What is asked: Copy the lines from the one containing "At what measured" through the last line, inclusive, with each line exactly as it appears.

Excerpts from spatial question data
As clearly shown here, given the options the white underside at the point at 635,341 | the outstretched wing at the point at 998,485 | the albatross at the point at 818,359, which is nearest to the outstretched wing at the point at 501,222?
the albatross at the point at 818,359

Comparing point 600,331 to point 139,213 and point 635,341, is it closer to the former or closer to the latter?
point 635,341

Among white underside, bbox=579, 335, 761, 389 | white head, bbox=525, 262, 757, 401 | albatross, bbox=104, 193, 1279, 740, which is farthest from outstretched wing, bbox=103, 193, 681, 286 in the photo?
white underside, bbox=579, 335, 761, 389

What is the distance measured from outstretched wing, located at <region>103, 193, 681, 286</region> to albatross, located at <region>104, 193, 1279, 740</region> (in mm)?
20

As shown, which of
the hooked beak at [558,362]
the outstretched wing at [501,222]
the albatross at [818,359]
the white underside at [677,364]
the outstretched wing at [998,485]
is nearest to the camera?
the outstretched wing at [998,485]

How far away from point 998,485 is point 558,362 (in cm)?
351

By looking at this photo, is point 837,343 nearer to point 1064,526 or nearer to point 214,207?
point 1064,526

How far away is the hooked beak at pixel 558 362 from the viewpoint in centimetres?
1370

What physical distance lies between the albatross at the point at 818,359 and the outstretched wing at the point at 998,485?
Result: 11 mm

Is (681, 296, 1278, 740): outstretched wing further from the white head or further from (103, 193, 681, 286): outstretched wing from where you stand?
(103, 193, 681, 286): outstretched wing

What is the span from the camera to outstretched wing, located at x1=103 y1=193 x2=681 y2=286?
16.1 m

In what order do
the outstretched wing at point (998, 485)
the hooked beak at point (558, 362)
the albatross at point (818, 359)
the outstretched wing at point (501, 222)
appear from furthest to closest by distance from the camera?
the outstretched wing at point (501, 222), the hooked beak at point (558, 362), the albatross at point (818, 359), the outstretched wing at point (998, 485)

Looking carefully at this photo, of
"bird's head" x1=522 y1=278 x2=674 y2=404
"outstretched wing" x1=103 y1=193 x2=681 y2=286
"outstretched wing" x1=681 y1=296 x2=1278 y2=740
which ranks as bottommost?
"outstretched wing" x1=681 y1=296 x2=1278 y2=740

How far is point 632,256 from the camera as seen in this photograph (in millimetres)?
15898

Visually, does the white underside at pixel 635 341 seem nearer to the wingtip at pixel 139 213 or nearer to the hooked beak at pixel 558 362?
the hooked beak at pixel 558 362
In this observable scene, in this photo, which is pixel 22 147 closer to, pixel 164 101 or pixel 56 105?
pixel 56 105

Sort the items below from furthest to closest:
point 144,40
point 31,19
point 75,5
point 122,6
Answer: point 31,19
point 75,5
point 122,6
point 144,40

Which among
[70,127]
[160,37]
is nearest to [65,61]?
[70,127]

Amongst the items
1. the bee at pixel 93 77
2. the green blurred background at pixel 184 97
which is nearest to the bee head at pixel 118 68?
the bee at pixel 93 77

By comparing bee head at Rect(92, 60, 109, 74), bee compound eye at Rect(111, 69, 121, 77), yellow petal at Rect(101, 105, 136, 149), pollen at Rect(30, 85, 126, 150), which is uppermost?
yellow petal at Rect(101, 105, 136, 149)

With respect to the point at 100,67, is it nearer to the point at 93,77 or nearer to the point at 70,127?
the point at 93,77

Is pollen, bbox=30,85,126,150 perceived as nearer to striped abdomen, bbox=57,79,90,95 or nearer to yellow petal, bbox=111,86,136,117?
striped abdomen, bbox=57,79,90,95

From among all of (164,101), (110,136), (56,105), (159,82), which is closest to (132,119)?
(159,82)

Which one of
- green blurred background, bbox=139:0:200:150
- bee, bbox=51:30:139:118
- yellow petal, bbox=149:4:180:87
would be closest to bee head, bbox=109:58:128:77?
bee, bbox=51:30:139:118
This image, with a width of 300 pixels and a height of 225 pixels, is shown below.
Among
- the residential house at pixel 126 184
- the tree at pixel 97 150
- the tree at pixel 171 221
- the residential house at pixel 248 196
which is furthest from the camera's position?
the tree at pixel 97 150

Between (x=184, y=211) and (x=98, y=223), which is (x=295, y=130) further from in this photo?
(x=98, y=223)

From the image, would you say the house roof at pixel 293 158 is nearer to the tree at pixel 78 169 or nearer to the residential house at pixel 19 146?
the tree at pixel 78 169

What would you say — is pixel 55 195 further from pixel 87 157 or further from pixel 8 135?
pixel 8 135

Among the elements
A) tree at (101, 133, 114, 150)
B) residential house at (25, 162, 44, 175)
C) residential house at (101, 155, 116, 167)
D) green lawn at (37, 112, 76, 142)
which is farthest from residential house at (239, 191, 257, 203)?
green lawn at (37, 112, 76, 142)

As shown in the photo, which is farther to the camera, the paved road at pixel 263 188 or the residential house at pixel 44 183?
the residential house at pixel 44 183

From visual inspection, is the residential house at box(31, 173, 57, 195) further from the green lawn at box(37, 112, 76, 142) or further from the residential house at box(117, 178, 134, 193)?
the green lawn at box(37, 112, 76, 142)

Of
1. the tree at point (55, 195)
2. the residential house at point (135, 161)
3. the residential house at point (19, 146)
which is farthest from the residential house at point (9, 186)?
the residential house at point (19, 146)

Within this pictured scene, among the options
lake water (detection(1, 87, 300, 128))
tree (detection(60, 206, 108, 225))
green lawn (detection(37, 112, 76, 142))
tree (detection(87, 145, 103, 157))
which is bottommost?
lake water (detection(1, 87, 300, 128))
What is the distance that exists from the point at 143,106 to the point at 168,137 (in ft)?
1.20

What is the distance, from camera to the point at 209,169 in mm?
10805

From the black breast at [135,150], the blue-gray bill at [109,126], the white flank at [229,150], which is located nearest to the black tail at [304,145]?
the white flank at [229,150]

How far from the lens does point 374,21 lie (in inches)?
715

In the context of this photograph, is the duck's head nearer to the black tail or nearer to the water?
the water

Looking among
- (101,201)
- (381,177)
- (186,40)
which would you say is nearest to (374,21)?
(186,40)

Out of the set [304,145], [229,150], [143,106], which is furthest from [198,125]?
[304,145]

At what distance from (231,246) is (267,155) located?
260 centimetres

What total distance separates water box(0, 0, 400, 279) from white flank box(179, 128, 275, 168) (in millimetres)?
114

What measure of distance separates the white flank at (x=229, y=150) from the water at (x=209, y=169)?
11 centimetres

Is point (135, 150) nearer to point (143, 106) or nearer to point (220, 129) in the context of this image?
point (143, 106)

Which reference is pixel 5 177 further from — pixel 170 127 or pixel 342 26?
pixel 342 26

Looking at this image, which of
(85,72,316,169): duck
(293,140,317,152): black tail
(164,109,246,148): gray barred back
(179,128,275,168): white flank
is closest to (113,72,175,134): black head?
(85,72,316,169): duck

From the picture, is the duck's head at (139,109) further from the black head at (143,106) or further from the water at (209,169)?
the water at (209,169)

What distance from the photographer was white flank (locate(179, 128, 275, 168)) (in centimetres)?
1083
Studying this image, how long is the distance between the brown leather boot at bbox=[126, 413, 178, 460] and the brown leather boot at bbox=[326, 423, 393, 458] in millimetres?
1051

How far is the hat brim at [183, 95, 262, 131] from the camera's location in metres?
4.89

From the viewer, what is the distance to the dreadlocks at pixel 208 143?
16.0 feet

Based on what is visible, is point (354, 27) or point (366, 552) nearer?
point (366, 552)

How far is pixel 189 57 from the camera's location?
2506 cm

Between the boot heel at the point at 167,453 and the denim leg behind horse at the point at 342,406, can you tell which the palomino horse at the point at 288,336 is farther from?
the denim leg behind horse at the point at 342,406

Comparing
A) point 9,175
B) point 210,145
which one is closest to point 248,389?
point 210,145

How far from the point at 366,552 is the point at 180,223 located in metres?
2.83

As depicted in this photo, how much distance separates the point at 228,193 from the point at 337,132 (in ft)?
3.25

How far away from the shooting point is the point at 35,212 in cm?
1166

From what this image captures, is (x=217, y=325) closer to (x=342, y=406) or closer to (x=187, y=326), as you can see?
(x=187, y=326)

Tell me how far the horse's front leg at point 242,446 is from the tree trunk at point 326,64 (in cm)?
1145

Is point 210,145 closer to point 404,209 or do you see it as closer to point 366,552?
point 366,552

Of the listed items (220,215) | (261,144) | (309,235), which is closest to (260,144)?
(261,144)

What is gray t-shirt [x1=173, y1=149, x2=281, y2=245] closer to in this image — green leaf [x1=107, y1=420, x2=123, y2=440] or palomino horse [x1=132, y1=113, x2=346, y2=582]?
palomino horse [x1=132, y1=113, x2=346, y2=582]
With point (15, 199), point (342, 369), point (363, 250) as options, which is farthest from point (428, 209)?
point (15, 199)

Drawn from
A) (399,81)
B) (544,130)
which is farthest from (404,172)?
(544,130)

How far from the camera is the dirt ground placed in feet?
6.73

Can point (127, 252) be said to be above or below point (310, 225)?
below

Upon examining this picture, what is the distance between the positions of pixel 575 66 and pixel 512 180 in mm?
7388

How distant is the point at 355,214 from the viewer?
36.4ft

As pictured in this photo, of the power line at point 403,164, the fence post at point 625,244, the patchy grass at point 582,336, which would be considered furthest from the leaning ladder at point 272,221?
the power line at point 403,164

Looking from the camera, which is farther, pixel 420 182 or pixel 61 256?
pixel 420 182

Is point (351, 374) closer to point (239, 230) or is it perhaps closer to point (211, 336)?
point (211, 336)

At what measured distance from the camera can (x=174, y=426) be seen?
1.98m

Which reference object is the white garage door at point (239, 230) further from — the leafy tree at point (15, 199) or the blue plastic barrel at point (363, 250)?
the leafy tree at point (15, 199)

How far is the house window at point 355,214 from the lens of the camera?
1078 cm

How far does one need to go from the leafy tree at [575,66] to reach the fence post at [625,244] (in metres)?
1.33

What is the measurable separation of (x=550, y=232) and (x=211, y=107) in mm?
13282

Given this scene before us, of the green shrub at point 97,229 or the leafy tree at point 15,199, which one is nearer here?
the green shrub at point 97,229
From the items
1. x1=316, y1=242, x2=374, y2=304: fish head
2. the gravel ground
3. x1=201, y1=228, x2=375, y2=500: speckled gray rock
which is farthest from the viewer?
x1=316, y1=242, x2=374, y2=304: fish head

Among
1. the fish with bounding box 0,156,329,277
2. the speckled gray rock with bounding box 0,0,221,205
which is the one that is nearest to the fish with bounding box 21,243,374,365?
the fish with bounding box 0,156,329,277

Complete output:
At what measured distance from the camera can (x=174, y=426) be seen?
1.98m

Which reference object is the white garage door at point (239, 230) further from — the leafy tree at point (15, 199) or the blue plastic barrel at point (363, 250)?
the leafy tree at point (15, 199)

How far is the house window at point 355,214 from the lens of the camera?
1078 cm

How far does one need to go from the leafy tree at [575,66] to reach the fence post at [625,244] (in metres)?
1.33

What is the measurable separation of (x=550, y=232) and (x=211, y=107) in mm?
13282

Given this scene before us, of the green shrub at point 97,229 or the leafy tree at point 15,199, which one is nearer here?
the green shrub at point 97,229
From the items
1. x1=316, y1=242, x2=374, y2=304: fish head
2. the gravel ground
3. x1=201, y1=228, x2=375, y2=500: speckled gray rock
which is farthest from the viewer?
x1=316, y1=242, x2=374, y2=304: fish head

Among
1. the fish with bounding box 0,156,329,277
2. the speckled gray rock with bounding box 0,0,221,205
which is the one that is nearest to the fish with bounding box 21,243,374,365?
the fish with bounding box 0,156,329,277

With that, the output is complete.